Het uitgangspunt van de inspectie voor het toezichtkader zal zijn dat de verplichting voor instellingen tot het geven van medezeggenschap standaard onderdeel uitmaakt van de reguliere bezoeken van de inspectie in het kader van het risicogebaseerde toezicht. Ook zal de inspectie eventueel ontvangen signalen en meldingen over het mogelijk door de aanbieder niet of gebrekkig invullen van deze wettelijke verplichting in haar toezicht betrekken. Indien de IGJ constateert dat een instelling de wetsartikelen waar de IGJ op toeziet niet naleeft, kan de inspectie de betreffende instelling verbetermaatregelen opdragen. Indien een zorgaanbieder vervolgens weigert om daadwerkelijk invulling te geven aan medezeggenschap, kan de inspectie handhavend optreden door middel van een last onder bestuursdwang/dwangsom.
Capaciteit IGJ
In de regel zal de inspectie voor deze taak geen extra bezoeken afleggen waarvoor extra capaciteit nodig zou zijn.

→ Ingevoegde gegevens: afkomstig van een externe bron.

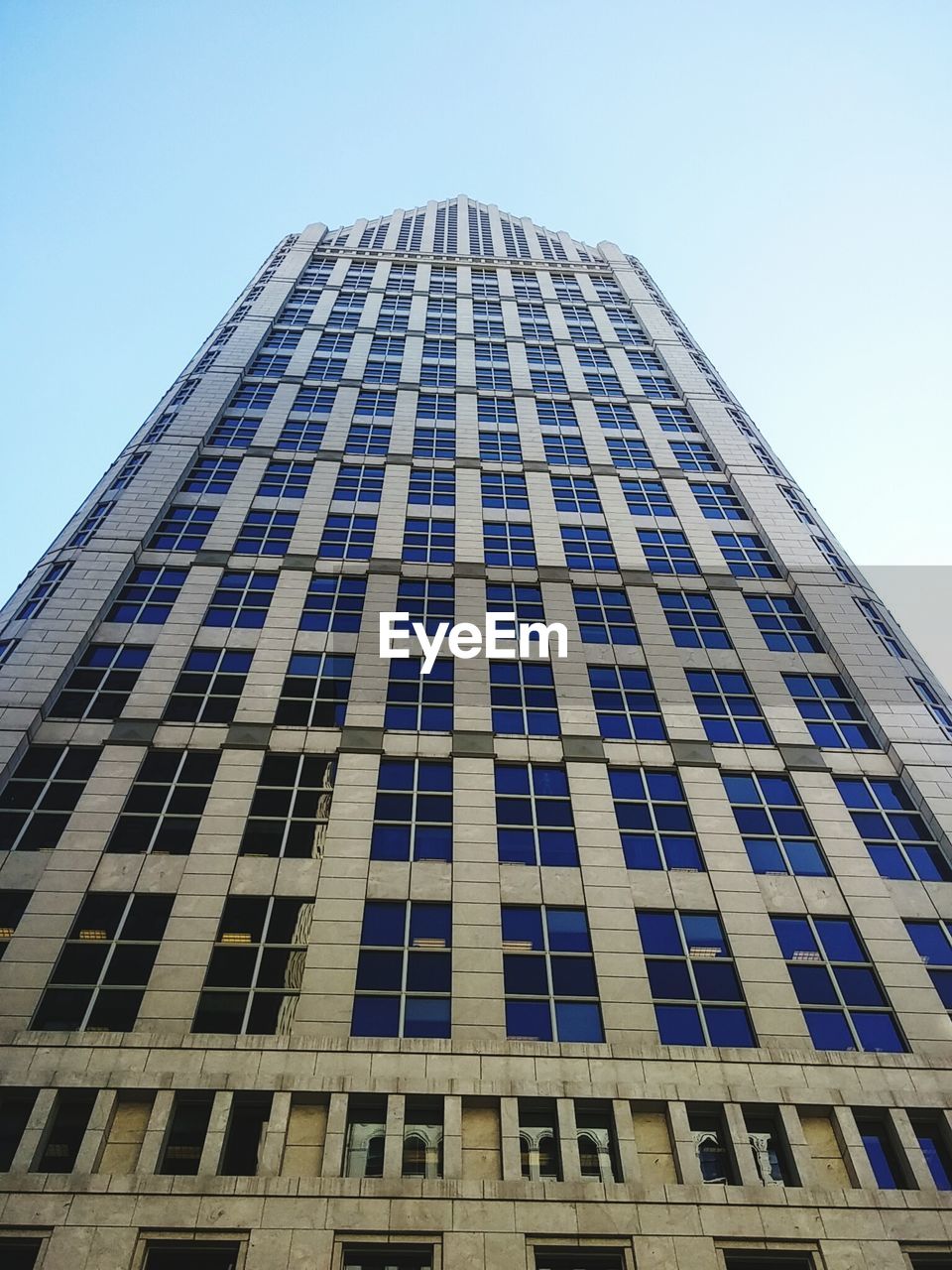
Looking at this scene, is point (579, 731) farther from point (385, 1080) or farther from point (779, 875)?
point (385, 1080)

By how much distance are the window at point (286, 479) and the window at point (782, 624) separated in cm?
2118

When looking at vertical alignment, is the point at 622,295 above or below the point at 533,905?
above

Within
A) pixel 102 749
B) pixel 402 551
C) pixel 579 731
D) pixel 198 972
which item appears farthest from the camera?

Ook spreekt de IGJ tijdens inspectiebezoeken in beginsel al standaard met cliëntenraden. Ik ben dan ook vooralsnog van oordeel dat de inspectie voor haar nieuwe toezichtstaak voldoende is toegerust en, met andere woorden, daarvoor geen extra capaciteit nodig zal hebben.
Monitoring
Monitoring door de inspectie vindt plaats in het kader van de maatschappelijke jaarverantwoording van zorginstellingen. Ten aanzien van medezeggenschap dienen instellingen in hun Jaardocument Maatschappelijke Verantwoording (JMV) jaarlijks concrete gegevens aan te leveren over:
• de aanwezigheid van cliëntenraden;
• de ondersteuning van cliëntenraden in financiële en materiële zin en de tevredenheid van de cliëntenraad/raden, hierover;
• het aantal door de cliëntenraad uitgebrachte ongevraagde adviezen;
• de mate waarin die ongevraagde adviezen tot maatregelen hebben geleid in de organisatie; en
• de instelling van een commissie van vertrouwenslieden dan wel aansluiting bij de landelijke vertrouwenscommissie.
De IGJ gebruikt die gegevens bij haar risicogestuurd toezicht. Dat zal na het inwerkingtreden van de Wmcz 2018 niet anders zijn. Indien er in het kader van het toezicht op de Wmcz 2018 relevante ontwikkelingen zijn ten aanzien van cliëntenraden en medezeggenschap wordt uw Kamer hierover jaarlijks geïnformeerd via het «Jaarbeeld» van de IGJ.